* BEGIN *

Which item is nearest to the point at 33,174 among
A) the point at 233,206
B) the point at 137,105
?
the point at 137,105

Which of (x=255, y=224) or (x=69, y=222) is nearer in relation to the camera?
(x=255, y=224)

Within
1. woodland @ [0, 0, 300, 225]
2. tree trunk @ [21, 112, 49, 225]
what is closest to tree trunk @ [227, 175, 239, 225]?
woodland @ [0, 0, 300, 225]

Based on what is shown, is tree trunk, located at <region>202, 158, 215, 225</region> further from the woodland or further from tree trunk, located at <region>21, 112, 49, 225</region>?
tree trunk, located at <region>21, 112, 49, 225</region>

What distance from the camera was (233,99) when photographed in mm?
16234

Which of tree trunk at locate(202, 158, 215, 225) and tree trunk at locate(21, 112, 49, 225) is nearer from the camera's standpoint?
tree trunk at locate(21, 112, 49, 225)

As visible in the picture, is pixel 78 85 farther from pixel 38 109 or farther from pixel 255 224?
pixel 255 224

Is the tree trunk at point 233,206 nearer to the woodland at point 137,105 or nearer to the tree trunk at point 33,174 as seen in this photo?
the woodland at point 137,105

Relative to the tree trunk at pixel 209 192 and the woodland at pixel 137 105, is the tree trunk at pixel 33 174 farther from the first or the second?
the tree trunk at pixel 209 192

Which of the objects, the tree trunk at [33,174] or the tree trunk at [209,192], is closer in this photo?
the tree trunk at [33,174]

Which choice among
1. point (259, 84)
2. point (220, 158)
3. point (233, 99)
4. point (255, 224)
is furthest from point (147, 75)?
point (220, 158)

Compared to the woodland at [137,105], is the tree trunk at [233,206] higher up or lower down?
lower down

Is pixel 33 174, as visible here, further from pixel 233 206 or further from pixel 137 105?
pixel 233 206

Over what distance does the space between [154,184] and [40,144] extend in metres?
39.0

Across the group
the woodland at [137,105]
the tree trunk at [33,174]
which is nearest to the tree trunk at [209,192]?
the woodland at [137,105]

* END *

• **REQUIRED TASK**:
Would you reproduce the material above in full, exactly as given?

• **REPLY**:
Which item is nearest to the point at 33,174 among
A) the point at 233,206
B) the point at 137,105
?
the point at 137,105

Which of (x=255, y=224) or (x=69, y=222) is nearer in relation to the camera?
(x=255, y=224)

Within
1. woodland @ [0, 0, 300, 225]
2. tree trunk @ [21, 112, 49, 225]
what is closest to tree trunk @ [227, 175, 239, 225]?
woodland @ [0, 0, 300, 225]

Based on what is shown, is tree trunk, located at <region>202, 158, 215, 225</region> further from the woodland or further from tree trunk, located at <region>21, 112, 49, 225</region>?
tree trunk, located at <region>21, 112, 49, 225</region>

What distance from the camera was (233,99) when photographed in mm?
16234

Which of tree trunk at locate(202, 158, 215, 225) and tree trunk at locate(21, 112, 49, 225) is nearer from the camera's standpoint?
tree trunk at locate(21, 112, 49, 225)

As visible in the picture, is pixel 78 85 farther from pixel 38 109 or farther from pixel 255 224?
pixel 255 224

Is the tree trunk at point 233,206 nearer to the woodland at point 137,105 or nearer to the tree trunk at point 33,174 as seen in this photo?
the woodland at point 137,105

Relative to the tree trunk at pixel 209 192 and the woodland at pixel 137 105, is the tree trunk at pixel 33 174 farther from the first or the second?
the tree trunk at pixel 209 192

Which of the objects, the tree trunk at [33,174] or the tree trunk at [209,192], is closer in this photo?
the tree trunk at [33,174]

Which choice among
1. point (259, 84)
2. point (220, 158)
3. point (233, 99)
4. point (255, 224)
is furthest from point (147, 75)?
point (220, 158)

Compared to the woodland at [137,105], is the tree trunk at [233,206] higher up or lower down?
lower down

Is pixel 33 174, as visible here, further from pixel 233 206 or further from pixel 137 105?
pixel 233 206

Over what distance does the space between [154,184] and [40,144] extend in metres?
39.0

Across the group
the woodland at [137,105]
the tree trunk at [33,174]
which is nearest to the tree trunk at [209,192]?
the woodland at [137,105]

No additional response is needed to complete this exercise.